A judgment call from real work
PL auto-memory uses a two-step write protocol that the indexing-discipline rule crystallized.
Step one: write the memory file. A separate markdown file with YAML frontmatter naming the type, a one-line description, and structured body content. For feedback and procedural memories, the body follows the rule-why-how-to-apply structure: what the rule is, why it exists, and how to apply it in context.
Step two: decide whether to add a pointer in MEMORY.md. This is the contested step. The default temptation is to add every new memory to the index so it is always available. The problem is that MEMORY.md is loaded on every single call in every single session. An uncapped index becomes a context tax paid on every interaction, including ones where the indexed memory is irrelevant.
The discipline that emerged from operational experience: only cross-cutting memories go in the index. A memory about how to present decisions in product strategy contexts is cross-cutting — it is relevant to nearly every session.

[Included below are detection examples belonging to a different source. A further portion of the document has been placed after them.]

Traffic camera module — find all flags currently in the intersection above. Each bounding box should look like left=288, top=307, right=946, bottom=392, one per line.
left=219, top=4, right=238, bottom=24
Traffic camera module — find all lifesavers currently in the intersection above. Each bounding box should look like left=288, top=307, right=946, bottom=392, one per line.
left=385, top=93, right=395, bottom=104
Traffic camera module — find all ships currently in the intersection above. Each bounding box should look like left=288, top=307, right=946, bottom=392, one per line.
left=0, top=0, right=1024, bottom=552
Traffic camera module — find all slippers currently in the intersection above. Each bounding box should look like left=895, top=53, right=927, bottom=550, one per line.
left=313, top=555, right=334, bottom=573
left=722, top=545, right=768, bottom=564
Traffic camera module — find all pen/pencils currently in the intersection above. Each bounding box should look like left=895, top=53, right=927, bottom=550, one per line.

A memory about the specific course-visualization playbook for a particular course-authoring session is topic-narrow — it is relevant only when doing that kind of work, and loading it on sessions about code or content or deployment wastes context budget.
The cost of getting this wrong showed up concretely: MEMORY.md had grown to a point where it was loading forty or fifty lines of memories per session that had not been relevant in weeks. Auditing the index and moving topic-narrow memories to unindexed files reduced the per-session context overhead and, more importantly, reduced the cognitive noise from irrelevant memory pointers appearing in the agent's working context.
The lesson from this operational experience: write discipline and index discipline are different problems. A memory can be well-written and still poorly indexed. Design both.
Rules from this lesson
- Writes are designed decisions, not automatic logging — write-eagerness is a bug, not a feature.
- Every write has a regime, a specificity, and a reversibility property; a write that lacks all three is not ready to be committed.
- Memory the user cannot see, edit, or delete is a trust failure waiting to ship, not a simplification.